PARBOABOA – Hentakan mesin tenun terdengar keras saat seorang pria berusia hampir setengah abad menarik dan mendorong kayu dari alat tradisional pembuat ulos yang terlilit benang.
Sudah berjam-jam tangan dan pandangannya fokus di helai demi helai benang yang berjejer untuk disulap menjadi selembar kain bernilai tinggi. Dia adalah Septi Gulo, penenun ulos yang selama tiga tahun ini berjuang bertahan hidup dari beratnya masa-masa pandemi COVID 19.
Saat ditemui Parboaboa di rumah sekaligus tempat usahanya di Sibatu-batu Pematang Siantar, Septi bercerita, keputusannya untuk tetap bertahan karena kebutuhan ekonomi.

■ **Cuplikan Data**
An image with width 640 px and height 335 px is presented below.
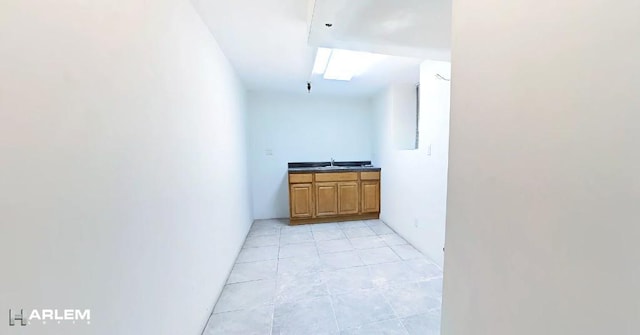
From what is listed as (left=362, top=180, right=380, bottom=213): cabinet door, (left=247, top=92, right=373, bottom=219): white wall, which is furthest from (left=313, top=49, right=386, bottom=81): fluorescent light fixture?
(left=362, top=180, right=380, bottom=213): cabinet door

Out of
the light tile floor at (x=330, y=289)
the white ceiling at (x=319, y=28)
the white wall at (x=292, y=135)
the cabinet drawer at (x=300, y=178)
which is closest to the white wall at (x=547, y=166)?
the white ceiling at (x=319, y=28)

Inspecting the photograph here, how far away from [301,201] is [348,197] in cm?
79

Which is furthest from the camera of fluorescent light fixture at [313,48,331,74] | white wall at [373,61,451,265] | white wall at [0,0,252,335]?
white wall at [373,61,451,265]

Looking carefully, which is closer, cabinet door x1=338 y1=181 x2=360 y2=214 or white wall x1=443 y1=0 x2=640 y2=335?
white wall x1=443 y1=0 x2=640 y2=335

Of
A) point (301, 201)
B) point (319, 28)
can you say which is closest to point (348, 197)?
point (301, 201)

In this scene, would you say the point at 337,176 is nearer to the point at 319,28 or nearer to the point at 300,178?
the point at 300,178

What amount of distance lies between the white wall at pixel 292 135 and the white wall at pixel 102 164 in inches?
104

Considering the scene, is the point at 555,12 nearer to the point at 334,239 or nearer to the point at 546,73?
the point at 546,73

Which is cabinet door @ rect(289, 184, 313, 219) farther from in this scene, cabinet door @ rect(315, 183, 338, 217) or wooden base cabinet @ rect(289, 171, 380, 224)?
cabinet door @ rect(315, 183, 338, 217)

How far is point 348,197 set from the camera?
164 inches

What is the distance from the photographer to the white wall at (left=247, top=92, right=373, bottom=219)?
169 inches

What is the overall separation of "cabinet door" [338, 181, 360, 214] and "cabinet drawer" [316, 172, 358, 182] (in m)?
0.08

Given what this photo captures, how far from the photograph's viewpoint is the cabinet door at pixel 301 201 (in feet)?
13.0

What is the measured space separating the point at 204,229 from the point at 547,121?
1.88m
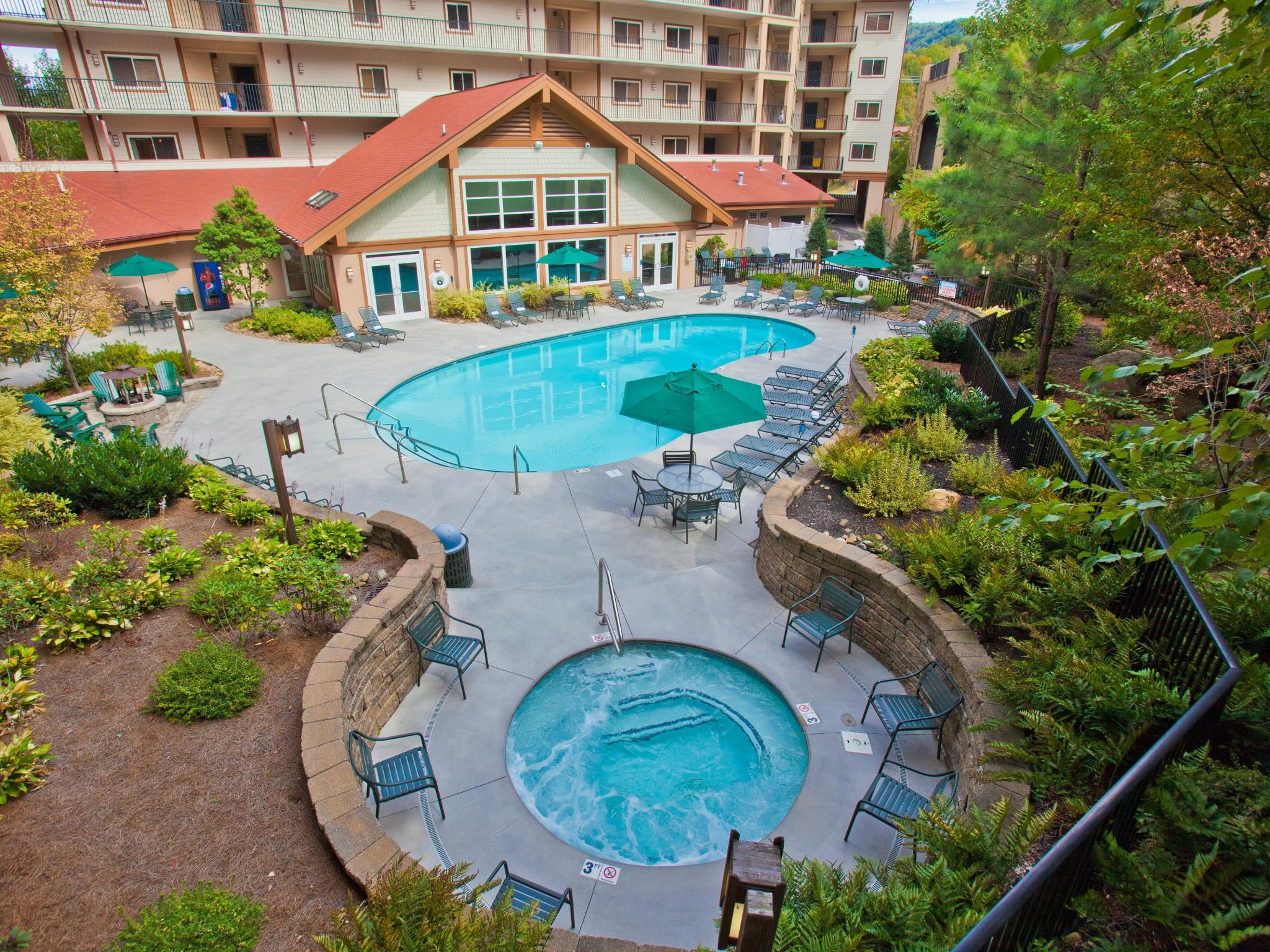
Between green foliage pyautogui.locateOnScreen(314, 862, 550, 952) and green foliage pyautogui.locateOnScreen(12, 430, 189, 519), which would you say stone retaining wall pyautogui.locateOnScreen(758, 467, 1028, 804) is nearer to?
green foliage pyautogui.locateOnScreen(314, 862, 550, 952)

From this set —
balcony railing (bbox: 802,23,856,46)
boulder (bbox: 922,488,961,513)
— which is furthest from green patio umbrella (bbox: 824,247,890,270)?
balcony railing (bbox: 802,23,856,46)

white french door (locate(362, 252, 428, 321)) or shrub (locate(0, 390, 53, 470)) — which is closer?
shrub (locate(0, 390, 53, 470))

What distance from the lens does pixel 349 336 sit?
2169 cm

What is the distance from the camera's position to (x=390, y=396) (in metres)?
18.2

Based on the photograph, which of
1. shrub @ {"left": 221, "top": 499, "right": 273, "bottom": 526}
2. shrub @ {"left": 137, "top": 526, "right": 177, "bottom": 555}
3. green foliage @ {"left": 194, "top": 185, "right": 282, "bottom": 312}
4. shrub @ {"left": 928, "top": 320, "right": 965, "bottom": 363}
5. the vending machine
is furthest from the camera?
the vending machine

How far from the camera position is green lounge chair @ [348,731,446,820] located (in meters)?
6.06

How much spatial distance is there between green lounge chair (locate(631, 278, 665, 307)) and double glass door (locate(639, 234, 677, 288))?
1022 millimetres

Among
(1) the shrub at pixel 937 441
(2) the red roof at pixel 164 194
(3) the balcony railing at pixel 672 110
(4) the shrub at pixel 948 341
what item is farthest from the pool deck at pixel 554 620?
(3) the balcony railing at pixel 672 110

■ **Soal untuk Dikerjakan**
- a) Menurut artikel tentang penenun ulos, di mana letak rumah sekaligus tempat usaha Septi Gulo?
- b) Tuliskan semua nama orang, nama tempat, dan nama media yang disebut dalam artikel tentang penenun ulos.
- c) Teruskan artikel tentang penenun ulos mulai setelah kalimat terakhirnya.

■ **Jawaban Tiap Soal**
- a) Di Sibatu-batu, Pematang Siantar.

- b) Parboaboa, Septi Gulo, Sibatu-batu, Pematang Siantar

- c)
Septi mengatakan, menenun ulos adalah pilihan terbaiknya untuk menghasilkan uang, karena lewat usaha tersebut, dia berharap secara pelan-pelan bisa membawanya kesejahteraan ekonomi.
"Pada 2019, menjadi awal saya memulai," katanya.
Septi bercerita, sebelum menjadi penenun ulos, profesinga hanya seorang pekerja lepas dengan penghasilan tidak pasti. Berbekal uang tabungan, dia memberanikan diri untuk berbisnis.
Alasan Septi memilih menenun ulos karena melihat prosepk bisnis yang sangat menjanjikan.
“Dulunya saya hanya pekerja lepas saja. Penghasilan tak menentu, kadang ada ya kadang tidak. Namun, karena ada tanggungan biaya anak dan juga arisan yang harus dibayar, saya coba buka usaha ini," jelasnya.
Badai Pandemi
Belum lama Septi merintis bisnisnya, badai pandemi COVID 19 datang mengujinya. Untuk bisa tetap bertahan, dia putar otak agar penghasilannya tetap ada.
Bisnis tenun nya terpaksa harus ditutup beberapa bulan, kemudian dia memilih kembali menjadi pekerja lepas.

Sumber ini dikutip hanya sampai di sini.